那覇空港で客待ちをしているタクシーの運転手さんたちに無償で配って飲んでもらったりもしていたのだという。そういった地道な宣伝活動の甲斐あって、おいしさや手軽さが認められ、徐々に手に取る人が増えていった。そうして、本当に売れるようになったのは1993年の発売から5年経ってからだった。

1994年からはテレビCMの放送も開始し、人気が加速。缶に続き、ペットボトル入りのさんぴん茶も誕生した。
現在も、沖縄県内のスーパーではさんぴん茶葉が販売されているけれど、急須で淹れて飲んでいる家庭はかなり少なくなっていると考えられる。
中国伝統の工程で製造される特級の茶葉
さんぴん茶のベースには緑茶の茶葉を用いている。茶葉を発酵させる際に発酵を半ばで止め、そこに、ジャスミンの花で香りづけしたものがさんぴん茶だ。ウーロン茶などと同じで、半発酵茶に分類される。
中国の伝統的なさんぴん茶葉の製造方法で、半発酵させた緑茶葉に、フレッシュなジャスミンの花を混ぜ合わせて香りを移す。一度花を取りのぞいて、また新しい花を入れて香りをつける。この香りづけの回数が多いほど、香り高いさんぴん茶葉になる。

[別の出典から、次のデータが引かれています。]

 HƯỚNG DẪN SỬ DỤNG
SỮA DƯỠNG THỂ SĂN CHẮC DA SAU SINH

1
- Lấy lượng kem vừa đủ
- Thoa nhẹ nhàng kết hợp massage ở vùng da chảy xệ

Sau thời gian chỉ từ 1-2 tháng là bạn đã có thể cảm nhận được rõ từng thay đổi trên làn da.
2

営業部販売課課長の大嵩利典さんが「しっかりとした渋みがポッカのさんぴん茶の鍵」というように、さんぴん茶のおいしさで大事なのが、ジャスミンの香りと少しの苦味。ただすっきりさっぱりしているだけではなく、苦味も兼ね備えることで深い味わいを作っている。

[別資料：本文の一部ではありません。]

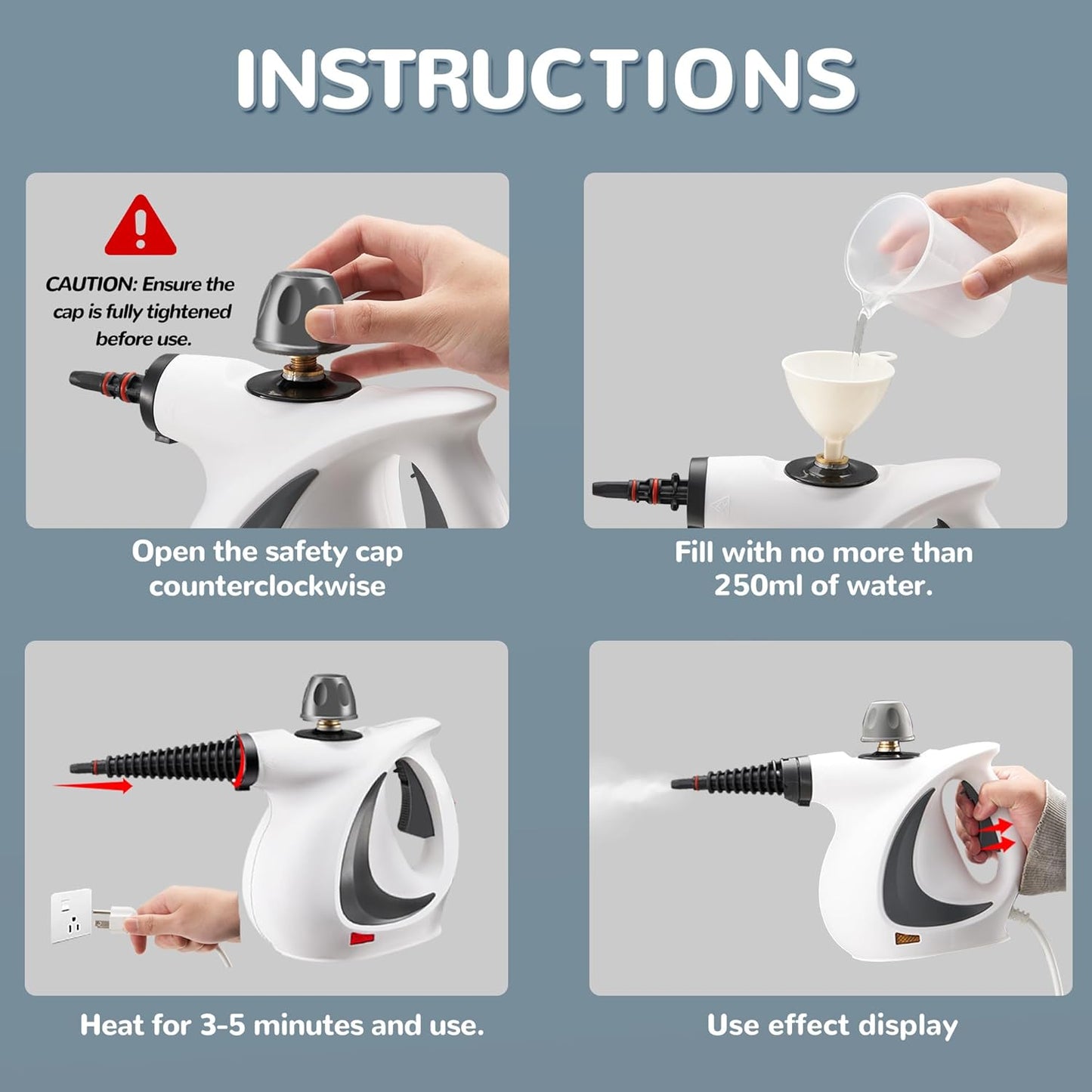 INSTRUCTIONS

CAUTION: Ensure the cap is fully tightened before use.

Open the safety cap counterclockwise

Fill with no more than 250ml of water.

Heat for 3-5 minutes and use.

Use effect display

代表取締役社長(取材当時)の北村嘉洋さんは「安売りはせずに、長年に渡り県民に愛される味をしっかり守っていく」と語る。
現在、たくさんの会社から商品として出されているさんぴん茶だけれど、商標登録をしている会社はない。沖縄ポッカコーポレーションでも、さんぴん茶缶を発売した頃に登録をするかどうかの話があがったけれど、さんぴん茶も、緑茶やウーロン茶と同じ一般名詞だということであえてとらなかったのだそう。
その後に本土の会社がさんぴん茶の名称で申請し、商標登録された事例があったのだけれど、沖縄の歴史文化の尊厳を守ろうと、沖縄県と沖縄県茶業組合とで特許庁に異議申し立てをして、登録を取り消してもらったという出来事もあったのだそう。
これからも販売するのは沖縄県内のみ

沖縄ポッカコーポレーションでは、沖縄県外ではさんぴん茶を常設販売していないのだそう。そして、今後も県外進出する予定はないという潔さだ。

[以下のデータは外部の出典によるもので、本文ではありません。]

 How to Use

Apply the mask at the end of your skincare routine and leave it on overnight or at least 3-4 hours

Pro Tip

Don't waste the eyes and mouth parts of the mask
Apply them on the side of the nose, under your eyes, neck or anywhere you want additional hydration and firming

というのも、「さんぴん茶=沖縄」というイメージは全国的にある程度定着し、観光土産として手に取ってもらえる機会も増えてはきたが、購買比率を見ると圧倒的に沖縄県民が日常的に購入する割合が高い。
であれば、無理に販路を拡大するのではなく、沖縄県民に愛される味を追求していくことに注力したいという考え方。
加えて、小さな離島など、県内でもまだまだ届けられていない場所もあるので、売り場を増やし県内くまなく行き届かせることが目下の目標だそうだ。
沖縄で長きに渡り揺るぎない支持を受ける沖縄ポッカコーポレーションのさんぴん茶は、愛され続けるそのおいしさを守り、これからもずっと県民に親しまれるお茶であり続けるよう歩み続けていく。
流行り廃りが目まぐるしく、次々と新しい商品が生み出される現代に於いて、不易流行を貫くさんぴん茶。普遍的だからこそ、沖縄県民から受け入れられ、ごく当たり前のように生活の一部として溶け込んでいるのだろう。